In order to work the pelvis and sacroiliac joints, a variation of the “windshield wiper” movement is to keep the knees together when you do the side to side. Knees together helps put torsion in the pelvis and can unlock the sacroiliac (SI) joints, and generally feel good in the way it twists the pelvis. When the knees are apart, the pelvis moves more as a unit and it is easier to isolate the lumbar segments.
Another variation on “windshield wiper” is to side bend the lumbar and then rotate to the same side. This will help stretch the quadratus lumborum, paraspinal and spinal muscles on the convex side of the stretch. Fine tune the sidebending to localize the area you want.
Red flags for low back pain:
If you have any of the following, you should get your back pain assessed by a physician and appropriately imaged (often with MRI):
History of cancer
Unexplained weight loss
Prolonged use of steroids
Intravenous drug use
Urinary tract infection
Pain that is increased or unrelieved by rest
Bladder or bowel incontinence
Urinary retention (with overflow incontinence)
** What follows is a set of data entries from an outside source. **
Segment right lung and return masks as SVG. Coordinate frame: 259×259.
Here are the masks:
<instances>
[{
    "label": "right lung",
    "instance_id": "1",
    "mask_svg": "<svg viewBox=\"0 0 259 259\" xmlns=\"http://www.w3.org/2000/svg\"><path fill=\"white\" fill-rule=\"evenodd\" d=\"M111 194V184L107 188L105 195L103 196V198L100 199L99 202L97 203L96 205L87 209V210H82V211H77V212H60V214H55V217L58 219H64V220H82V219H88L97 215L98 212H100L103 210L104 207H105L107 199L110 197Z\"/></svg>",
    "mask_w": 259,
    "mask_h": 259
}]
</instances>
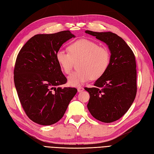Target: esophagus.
<instances>
[{
    "mask_svg": "<svg viewBox=\"0 0 154 154\" xmlns=\"http://www.w3.org/2000/svg\"><path fill=\"white\" fill-rule=\"evenodd\" d=\"M83 90V88L82 87H78V92H82Z\"/></svg>",
    "mask_w": 154,
    "mask_h": 154,
    "instance_id": "34e87169",
    "label": "esophagus"
}]
</instances>
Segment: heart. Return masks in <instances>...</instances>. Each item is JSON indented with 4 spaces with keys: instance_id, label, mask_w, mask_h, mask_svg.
Returning a JSON list of instances; mask_svg holds the SVG:
<instances>
[{
    "instance_id": "obj_1",
    "label": "heart",
    "mask_w": 154,
    "mask_h": 154,
    "mask_svg": "<svg viewBox=\"0 0 154 154\" xmlns=\"http://www.w3.org/2000/svg\"><path fill=\"white\" fill-rule=\"evenodd\" d=\"M68 51L58 50L56 60L62 71L66 74L72 71L74 62H78L79 71L68 78L71 86H78L92 80H97L103 75L109 66L110 51L103 45L88 39H80L70 44Z\"/></svg>"
}]
</instances>
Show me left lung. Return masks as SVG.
Returning <instances> with one entry per match:
<instances>
[{
    "label": "left lung",
    "mask_w": 154,
    "mask_h": 154,
    "mask_svg": "<svg viewBox=\"0 0 154 154\" xmlns=\"http://www.w3.org/2000/svg\"><path fill=\"white\" fill-rule=\"evenodd\" d=\"M85 32L104 42L111 53L109 67L94 83L95 87L85 88L90 94L87 108L100 122H114L127 112L136 97V57L125 40L113 32L88 30Z\"/></svg>",
    "instance_id": "obj_1"
}]
</instances>
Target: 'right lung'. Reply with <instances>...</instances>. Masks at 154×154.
<instances>
[{"instance_id":"obj_1","label":"right lung","mask_w":154,"mask_h":154,"mask_svg":"<svg viewBox=\"0 0 154 154\" xmlns=\"http://www.w3.org/2000/svg\"><path fill=\"white\" fill-rule=\"evenodd\" d=\"M72 37L69 31L36 35L17 55L13 71L17 94L27 117L36 123L58 122L78 91L76 88L55 87L67 82L56 53Z\"/></svg>"}]
</instances>
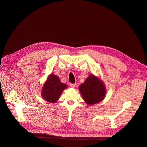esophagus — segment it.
I'll return each mask as SVG.
<instances>
[{
	"mask_svg": "<svg viewBox=\"0 0 147 147\" xmlns=\"http://www.w3.org/2000/svg\"><path fill=\"white\" fill-rule=\"evenodd\" d=\"M69 86L71 88H74L76 86V84L75 83H69Z\"/></svg>",
	"mask_w": 147,
	"mask_h": 147,
	"instance_id": "esophagus-1",
	"label": "esophagus"
}]
</instances>
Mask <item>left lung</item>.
<instances>
[{
  "label": "left lung",
  "mask_w": 147,
  "mask_h": 147,
  "mask_svg": "<svg viewBox=\"0 0 147 147\" xmlns=\"http://www.w3.org/2000/svg\"><path fill=\"white\" fill-rule=\"evenodd\" d=\"M79 90L84 101L89 105L101 102L105 98V88L103 83L93 75H90L80 84Z\"/></svg>",
  "instance_id": "1"
}]
</instances>
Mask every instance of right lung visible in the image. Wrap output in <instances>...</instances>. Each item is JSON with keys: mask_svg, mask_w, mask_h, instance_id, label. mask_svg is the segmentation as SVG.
<instances>
[{"mask_svg": "<svg viewBox=\"0 0 147 147\" xmlns=\"http://www.w3.org/2000/svg\"><path fill=\"white\" fill-rule=\"evenodd\" d=\"M67 88L65 84L60 82L58 76L51 74L43 85L42 97L45 101L54 103L58 101L62 92Z\"/></svg>", "mask_w": 147, "mask_h": 147, "instance_id": "right-lung-1", "label": "right lung"}]
</instances>
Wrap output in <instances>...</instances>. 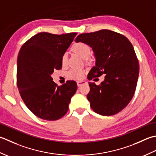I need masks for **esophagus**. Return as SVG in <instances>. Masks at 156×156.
<instances>
[{
    "mask_svg": "<svg viewBox=\"0 0 156 156\" xmlns=\"http://www.w3.org/2000/svg\"><path fill=\"white\" fill-rule=\"evenodd\" d=\"M85 81H77V86L78 87H79V86H81V85H83V84H85Z\"/></svg>",
    "mask_w": 156,
    "mask_h": 156,
    "instance_id": "obj_1",
    "label": "esophagus"
}]
</instances>
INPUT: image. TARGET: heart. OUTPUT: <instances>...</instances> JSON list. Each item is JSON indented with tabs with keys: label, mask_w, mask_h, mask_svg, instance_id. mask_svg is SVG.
<instances>
[{
	"label": "heart",
	"mask_w": 156,
	"mask_h": 156,
	"mask_svg": "<svg viewBox=\"0 0 156 156\" xmlns=\"http://www.w3.org/2000/svg\"><path fill=\"white\" fill-rule=\"evenodd\" d=\"M71 50L73 52L77 54L83 59L88 58L92 52L91 46L88 44L83 42L75 43L71 47ZM67 62L68 55L66 52H65L62 54L61 56V64L63 66H65L67 65ZM85 72V70L82 69H73L67 73V77L70 79L79 80L83 77Z\"/></svg>",
	"instance_id": "b5f03b06"
}]
</instances>
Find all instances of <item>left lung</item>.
I'll list each match as a JSON object with an SVG mask.
<instances>
[{"mask_svg": "<svg viewBox=\"0 0 156 156\" xmlns=\"http://www.w3.org/2000/svg\"><path fill=\"white\" fill-rule=\"evenodd\" d=\"M75 42L88 44L94 52L96 66L89 73V80L106 75L100 85L89 82L87 98L91 109L103 116L119 113L132 100L137 83L139 65L132 44L108 30L81 34Z\"/></svg>", "mask_w": 156, "mask_h": 156, "instance_id": "obj_1", "label": "left lung"}]
</instances>
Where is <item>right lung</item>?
I'll return each mask as SVG.
<instances>
[{"label":"right lung","mask_w":156,"mask_h":156,"mask_svg":"<svg viewBox=\"0 0 156 156\" xmlns=\"http://www.w3.org/2000/svg\"><path fill=\"white\" fill-rule=\"evenodd\" d=\"M77 34L41 32L21 48L17 57L18 90L25 106L38 118L56 120L67 112L77 83L66 81L58 86L51 75L54 70L62 68L61 56Z\"/></svg>","instance_id":"obj_1"}]
</instances>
Significant trauma related to age (e.g., fall from height or motor vehicle accident in a young patient, minor fall or heavy lifting in a person with possible osteoporosis)
Physical examination red flags:
Loss of anal sphincter tone
Major motor weakness in lower extremity
Limited spinal motion
Neurologic findings persisting more than one month
Complementary, integrative, & alternative therapies for low back pain are nicely review in this brief article from The BMJ.
I generally recommend adequate vitamin D levels, adequate vitamin C intake, good hydration. Never, ever smoke. It dries out the spinal disks and makes people achy and tender all over.
Evidence is strong for the use of chondroitin sulphate, glucosamine, and S-adenosylmethionine (SAMe), but I’ve never really recommended it much. Maybe I should.
I’ve also seen good pain relief with TENS unit stimulation around the painful area. It doesn’t work for everybody.
If you ever take NSAIDs (ibuprofen, naproxen, aspirin, etc.), be certain to take it with food to avoid bleeding stomach ulcers. Never take NSAIDs if you are dehydrated because it will knock out your kidneys.
Acetaminophen (Tylenol) is generally safe up to 3000 mg per day. It is completely different than NSAIDs. Tylenol and NSAIDs can be taken together.